# For Him



## Maitha Mazrouei (Aug 25, 2007)

I Used Nikon D40
Nikor 18-55mm
Adobe Photoshop 

*Be critical, but kind*


----------



## jsmharley (Aug 26, 2007)

My opinion and 10 cents will get you a piece of bubble gum, with that Looks to me the background is super bright, and I would remove the weed in front of the label. Makes it hard to read the entire bottle front.


----------



## TCimages (Aug 26, 2007)

I would consider a less a destracting back ground.  It takes away from the focus.  The product doesn't really stands out.  If you want the outdoor feeling, maybe you coculd use a slightly blurred landscape or even trees.


----------



## Maitha Mazrouei (Aug 26, 2007)

jsmharley said:


> My opinion and 10 cents will get you a piece of bubble gum, with that Looks to me the background is super bright, and I would remove the weed in front of the label. Makes it hard to read the entire bottle front.



thnx alot for ur opinion believe me it means alot . . .  I try to take another shot for the same product


----------



## Maitha Mazrouei (Aug 26, 2007)

TCimages said:


> I would consider a less a destracting back ground.  It takes away from the focus.  The product doesn't really stands out.  If you want the outdoor feeling, maybe you coculd use a slightly blurred landscape or even trees.



sure for the next shot i'll keep ur note in ma mind


----------



## glaston (Aug 28, 2007)

What is the intent of this?

Are you building a portfolio and want to focus on product shots? Or is it just for experience?

Coincidentally, I'm doing a cologne shot myself right now.
But it will be a hybrid project where the product is totally synthetic (3D generated) and comp'd in to BG. 
It's also a fictional product because I'm creating a portfolio to show off product photography in hopes of getting into advertising photography and conceptualization.

I did quite a bit of research on the subject.
What I found was that it's best to shoot against a standard background, not a outdoor or staged environment.
Just a monochrome backdrop with the bottle standing upright, showing the different sizes the cologne comes in. Possibly with some objects in frame that pertain to the theme of the product in some way.
Another option is to shoot it on what looks like a perfume department case with a high DOF so the product pops out.

In your image, the background is much too busy, the product is slanted, the label is obstructed and there's nothing else related to the subject in frame.

These are big 'no-no's' in advertisements.

If you don't want to do a standard shot with a simple background, try taking a shot of the cologne bottle, then some sort of photo that relates to it, then comp the cologne in to the side or bottom of the image.
For example, Nautica cologne always used some sort of scene with a guy, a girl, and in the BG is a sailboat or boat docks. 
The bottle isn't actually in the scene, it's against a studio BG and comp'd in on the side of the photo as to not distract the viewer but to emphasize how the scene relates to the product.

I'm just using a monochrome gradient BG with no reflections or specular, a speckled floor with nice reflections, a unique appearance for the bottle glass material, a couple of BG objects to bring out the DOF and some exaggerated creative lighting to bring the viewers eye to the product.

I'm not saying you should do it like I do, just saying to keep it very simple, aesthetically pleasing, with focus on the product.
Since after all, were this for an actual ad, you're showcasing a product so it should be the center of attention.


----------



## Christie Photo (Aug 28, 2007)

glaston said:


> Since after all, were this for an actual ad, you're showcasing a product so it should be the center of attention.



If it was for a "actual ad," all this would have been decided long before it goes to photography.

-Pete


----------



## Maitha Mazrouei (Aug 28, 2007)

glaston said:


> What is the intent of this?
> 
> Are you building a portfolio and want to focus on product shots?

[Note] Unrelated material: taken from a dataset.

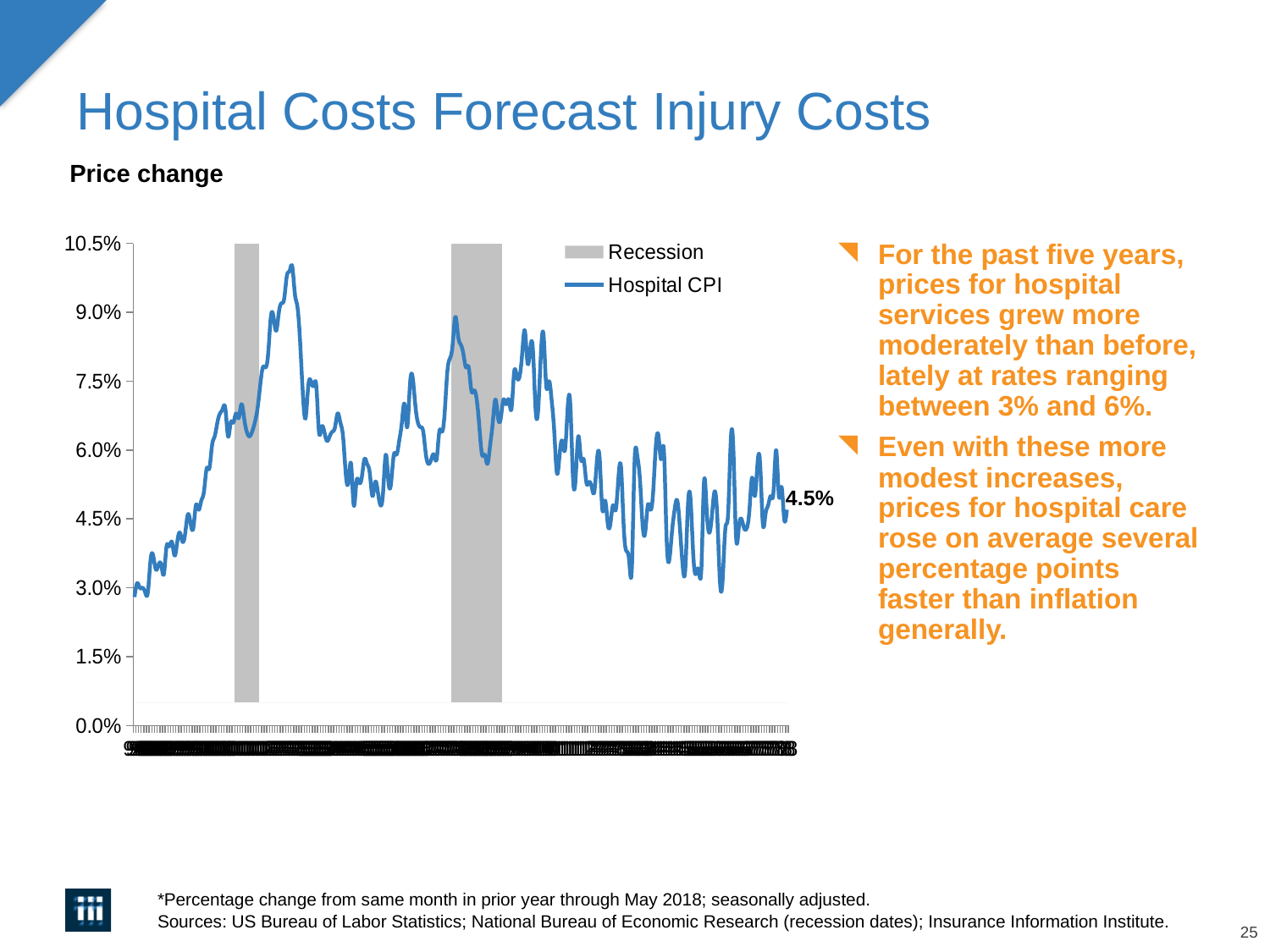
What is the value shown by the data label at the end of the Hospital CPI line? 4.5% Is the highest point of the Hospital CPI line greater or less than 9.0%? greater Is the final labelled value of the Hospital CPI line greater or less than 6.0%? less How many grey recession bands are shaded on the chart? 2 How many entries does the chart legend list? 2 What kind of chart is used to show Hospital CPI? Line chart What is the highest tick value shown on the y-axis? 10.5% What is the subtitle printed above the chart? Price change Over the right-hand half of the chart, does the Hospital CPI line generally rise or fall? fall Is the Hospital CPI value at the start of the line greater or less than 4.5%? less What are the two entries in the chart legend? Recession and Hospital CPI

Or is it just for experience?
> 
> ...



oh dude thnx alot for ur advise . . well i took this shot just for experience . . . and it seems that i failed  but of course i'll keep your notes in my mind  . .  i have another two shots  . .  and i really want to know your opinion cause you have a knowledge  and i wanna learn from you


----------



## glaston (Aug 28, 2007)

> If it was for a "actual ad," all this would have been decided long before it goes to photography.


 Of course. But it's not as if the gods of ad photography send down a set of stone tablets declaring the logistics for the shot.

If he wants a job, and is building a portfolio which it seems she is, it makes sense to show work that reflects her abilities in what she wants to do.
Wouldn't do much good to show work that has nothing to do with the area of study she's trying to pursue.
If the OP is familiar with the way they do things in ads, then she has an advantage. As opposed to just doing things freestyle and getting used to that, then being totally restricted in what she can do because her focus was on something that she isn't using.



> and it seems that i failed.


 I wouldn't go so far as to say you failed.
Your intent was to gain experience and you're doing that.

I'm checking out your flickr photos. You got some style going on there.
You'll most likely do very well in whatever you choose.


----------